The problem: Extract the line that contains "Give the order of" and every line after it to the end of the records below, exactly as written and nothing else.

Exercise material:
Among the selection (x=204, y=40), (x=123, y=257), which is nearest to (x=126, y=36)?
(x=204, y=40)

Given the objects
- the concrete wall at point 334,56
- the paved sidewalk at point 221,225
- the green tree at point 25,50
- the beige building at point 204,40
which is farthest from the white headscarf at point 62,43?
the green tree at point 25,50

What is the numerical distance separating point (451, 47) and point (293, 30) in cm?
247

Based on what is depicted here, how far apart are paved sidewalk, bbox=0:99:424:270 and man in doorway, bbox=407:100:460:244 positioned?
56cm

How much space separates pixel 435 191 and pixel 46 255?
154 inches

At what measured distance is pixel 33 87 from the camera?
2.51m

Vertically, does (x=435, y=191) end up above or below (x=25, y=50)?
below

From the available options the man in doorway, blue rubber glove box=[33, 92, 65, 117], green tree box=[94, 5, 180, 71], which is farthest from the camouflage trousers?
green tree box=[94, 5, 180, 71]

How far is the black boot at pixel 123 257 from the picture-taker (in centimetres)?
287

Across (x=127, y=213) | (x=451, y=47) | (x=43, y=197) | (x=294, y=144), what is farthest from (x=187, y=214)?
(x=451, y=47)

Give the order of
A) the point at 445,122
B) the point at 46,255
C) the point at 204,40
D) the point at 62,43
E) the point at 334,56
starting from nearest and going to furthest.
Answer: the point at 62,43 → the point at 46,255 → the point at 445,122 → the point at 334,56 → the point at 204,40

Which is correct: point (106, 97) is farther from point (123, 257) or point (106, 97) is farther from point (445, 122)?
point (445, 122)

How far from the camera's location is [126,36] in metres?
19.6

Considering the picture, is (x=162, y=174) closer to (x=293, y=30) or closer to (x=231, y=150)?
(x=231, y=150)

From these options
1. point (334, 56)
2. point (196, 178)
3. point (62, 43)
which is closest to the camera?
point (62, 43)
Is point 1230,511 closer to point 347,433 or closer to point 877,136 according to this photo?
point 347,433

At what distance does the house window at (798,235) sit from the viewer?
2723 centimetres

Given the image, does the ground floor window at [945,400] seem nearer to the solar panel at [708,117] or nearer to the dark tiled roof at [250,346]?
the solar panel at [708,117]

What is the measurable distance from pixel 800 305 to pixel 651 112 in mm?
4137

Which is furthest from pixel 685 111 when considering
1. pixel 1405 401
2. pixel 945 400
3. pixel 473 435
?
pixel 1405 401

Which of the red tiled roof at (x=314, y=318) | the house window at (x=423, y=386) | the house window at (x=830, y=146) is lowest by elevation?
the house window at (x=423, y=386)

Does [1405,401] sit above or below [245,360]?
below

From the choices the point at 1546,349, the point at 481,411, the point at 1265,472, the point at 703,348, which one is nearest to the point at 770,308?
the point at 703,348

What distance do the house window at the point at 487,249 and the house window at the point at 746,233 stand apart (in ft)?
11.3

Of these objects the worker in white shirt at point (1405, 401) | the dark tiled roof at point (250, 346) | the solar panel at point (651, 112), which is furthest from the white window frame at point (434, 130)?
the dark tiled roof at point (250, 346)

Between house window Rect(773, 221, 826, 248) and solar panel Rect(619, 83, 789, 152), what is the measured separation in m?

Result of this task:
Give the order of
A) the point at 445,122
B) the point at 46,255
C) the point at 204,40
D) the point at 62,43
E) the point at 334,56
starting from nearest and going to furthest.
Answer: the point at 62,43 → the point at 46,255 → the point at 445,122 → the point at 334,56 → the point at 204,40

Which is correct: point (106, 97) is farther from point (123, 257) or point (106, 97) is farther from point (445, 122)?
point (445, 122)

How far from the camera's location is [126,36] in metres?
19.6

Considering the picture, is (x=162, y=174) closer to (x=293, y=30) or closer to (x=231, y=150)?
(x=231, y=150)

From these options
1. point (334, 56)
2. point (196, 178)
3. point (62, 43)
which is closest to the camera?
point (62, 43)
Is point 1230,511 closer to point 347,433 or closer to point 877,136 according to this photo?
point 347,433

At what distance does the house window at (798,235) sit from the viewer?
2723 centimetres

Given the image, does the ground floor window at [945,400] seem nearer to the solar panel at [708,117] or nearer to the dark tiled roof at [250,346]?
the solar panel at [708,117]

What is the measurable distance from pixel 800 305 to pixel 651 112 in mm?
4137

Which is furthest from pixel 685 111 when considering
1. pixel 1405 401
2. pixel 945 400
3. pixel 473 435
?
pixel 1405 401

Which of the red tiled roof at (x=314, y=318) | the house window at (x=423, y=386) | the house window at (x=830, y=146) is lowest by elevation?
the house window at (x=423, y=386)

Does [1405,401] sit above or below [245,360]?
below

From the choices the point at 1546,349, the point at 481,411, the point at 1265,472, the point at 703,348, which one is nearest to the point at 770,308?
the point at 703,348

What distance do the house window at the point at 487,249 and the house window at the point at 746,233 stand apart (in ft)?
11.3

Of these objects the worker in white shirt at point (1405, 401) | the dark tiled roof at point (250, 346) | the solar panel at point (651, 112), which is furthest from the white window frame at point (434, 130)?
the dark tiled roof at point (250, 346)

Between house window Rect(773, 221, 826, 248) and solar panel Rect(619, 83, 789, 152), what is the measured separation in m?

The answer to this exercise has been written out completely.